In this script I’ll be looking at how to analyse the outputs from the MCMCglmm models to get the something about the elaboration/exploration stories.

I’m going to look at it using two approaches: * the blob-wise one where I’ll look at the differences between whole blobs (ellipses) in terms of elaboration/exploration (Robinson & Beckerman style); * and the tip-wise one where I’ll look at the elaboration/exploration score of the tips on the tree (cf. their blobs) relative to the whole phylogeny and to their respective blobs (clades).

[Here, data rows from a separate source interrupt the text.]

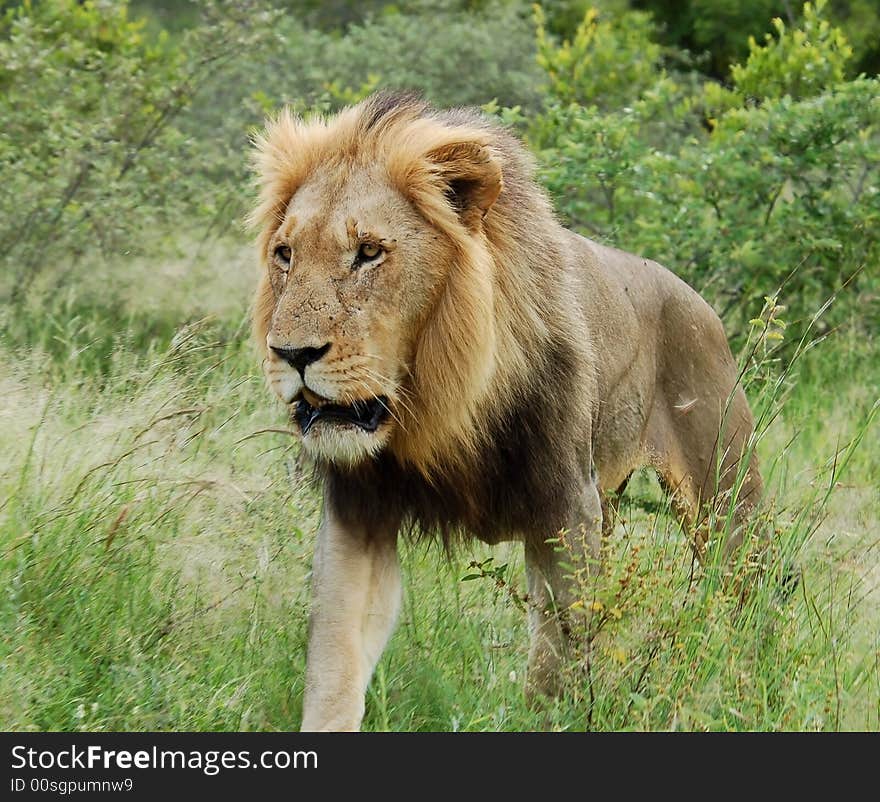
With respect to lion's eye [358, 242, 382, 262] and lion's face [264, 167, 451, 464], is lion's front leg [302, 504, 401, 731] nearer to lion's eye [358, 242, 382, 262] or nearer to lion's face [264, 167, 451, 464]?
lion's face [264, 167, 451, 464]

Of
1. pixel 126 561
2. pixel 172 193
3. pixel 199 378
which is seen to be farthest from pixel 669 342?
pixel 172 193

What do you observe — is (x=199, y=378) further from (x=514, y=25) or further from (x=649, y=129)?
(x=514, y=25)

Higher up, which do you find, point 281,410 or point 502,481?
point 502,481

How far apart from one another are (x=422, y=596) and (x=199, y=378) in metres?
1.17

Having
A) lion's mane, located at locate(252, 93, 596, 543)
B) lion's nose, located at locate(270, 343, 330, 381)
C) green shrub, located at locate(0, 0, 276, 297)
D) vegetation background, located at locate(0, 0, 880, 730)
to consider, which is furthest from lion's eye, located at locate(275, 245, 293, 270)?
green shrub, located at locate(0, 0, 276, 297)

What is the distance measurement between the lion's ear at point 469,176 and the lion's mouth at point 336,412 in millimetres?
536

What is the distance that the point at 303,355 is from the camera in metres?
3.43

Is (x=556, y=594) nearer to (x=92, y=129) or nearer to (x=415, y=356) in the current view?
(x=415, y=356)

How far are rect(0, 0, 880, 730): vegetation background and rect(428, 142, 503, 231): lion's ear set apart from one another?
0.78 meters

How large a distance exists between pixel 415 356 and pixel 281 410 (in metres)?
1.26

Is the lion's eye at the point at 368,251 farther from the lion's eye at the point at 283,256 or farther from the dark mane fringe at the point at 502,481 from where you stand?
the dark mane fringe at the point at 502,481

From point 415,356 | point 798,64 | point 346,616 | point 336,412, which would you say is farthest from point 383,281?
point 798,64

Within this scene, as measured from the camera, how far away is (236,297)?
26.7 ft

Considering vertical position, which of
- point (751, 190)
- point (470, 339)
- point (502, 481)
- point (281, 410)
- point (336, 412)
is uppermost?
point (470, 339)
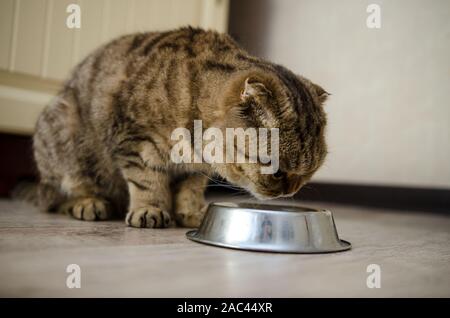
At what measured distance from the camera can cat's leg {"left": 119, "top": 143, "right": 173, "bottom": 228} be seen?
135 cm

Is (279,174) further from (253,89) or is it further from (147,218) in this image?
(147,218)

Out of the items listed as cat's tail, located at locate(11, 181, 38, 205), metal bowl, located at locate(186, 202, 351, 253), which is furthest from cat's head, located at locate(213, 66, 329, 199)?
cat's tail, located at locate(11, 181, 38, 205)

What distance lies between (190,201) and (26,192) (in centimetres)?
77

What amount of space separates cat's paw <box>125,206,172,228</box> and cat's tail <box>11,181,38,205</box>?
60cm

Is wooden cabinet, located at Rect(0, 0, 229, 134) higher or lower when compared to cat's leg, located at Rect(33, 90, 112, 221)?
higher

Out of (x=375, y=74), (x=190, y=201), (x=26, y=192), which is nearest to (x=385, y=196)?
(x=375, y=74)

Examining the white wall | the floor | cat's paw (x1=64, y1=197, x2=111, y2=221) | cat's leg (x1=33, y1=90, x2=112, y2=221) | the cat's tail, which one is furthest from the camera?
the white wall

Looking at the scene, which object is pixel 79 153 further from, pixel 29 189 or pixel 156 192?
pixel 29 189

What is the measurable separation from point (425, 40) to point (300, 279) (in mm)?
1711

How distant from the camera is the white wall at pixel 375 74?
7.01 feet

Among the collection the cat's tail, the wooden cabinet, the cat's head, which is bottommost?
the cat's tail


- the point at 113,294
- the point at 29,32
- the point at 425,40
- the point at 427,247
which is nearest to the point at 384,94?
the point at 425,40

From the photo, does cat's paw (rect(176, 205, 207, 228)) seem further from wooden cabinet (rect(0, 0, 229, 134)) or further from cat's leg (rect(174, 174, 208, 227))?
wooden cabinet (rect(0, 0, 229, 134))

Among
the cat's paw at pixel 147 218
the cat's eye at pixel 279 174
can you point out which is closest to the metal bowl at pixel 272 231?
the cat's eye at pixel 279 174
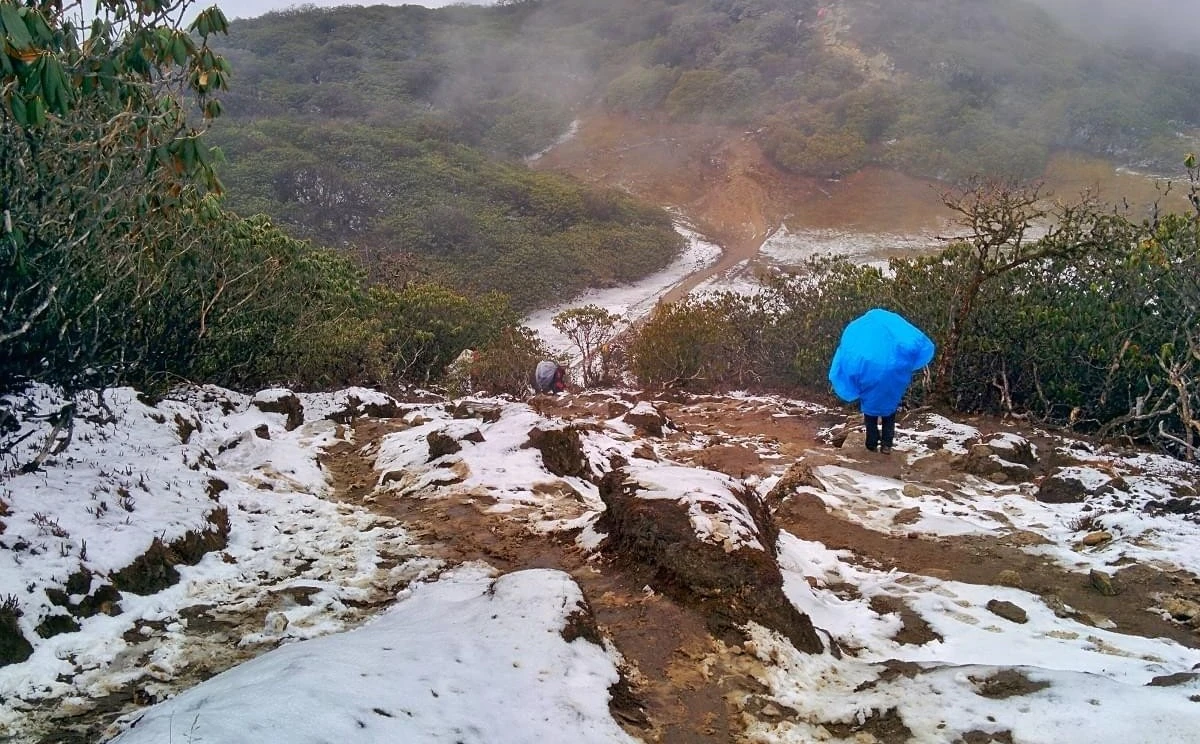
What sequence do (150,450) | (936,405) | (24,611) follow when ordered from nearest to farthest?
(24,611), (150,450), (936,405)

We can do all that with the internal package "beer" that can be install via github (if you have access to the repo):

devtools::install_github("TGuillerme/elaboration_exploration_bird_beaks/beer")
library(beer)

Data

I’m going to focus on the data from Gavin and especially the models 5 and 6 that are:

## Loading the correct models
data("model_list")
model_phylo1_clade3 <- model_list[[4]]
model_phylo4 <- model_list[[7]]

And here’s what the trait space looks like:

## Loading the data
data("morphdat")
## Plotting it
colour_vector <- c("orange", "blue", "darkgreen")
plot.space(morphdat,
           col = colour_vector,
           levels = morphdat$clade,
           xlab = "PC1 (90.5%)",
           ylab = "PC1 (6.86%)")
legend("topleft", legend = levels(morphdat$clade), col = colour_vector, pch = 19)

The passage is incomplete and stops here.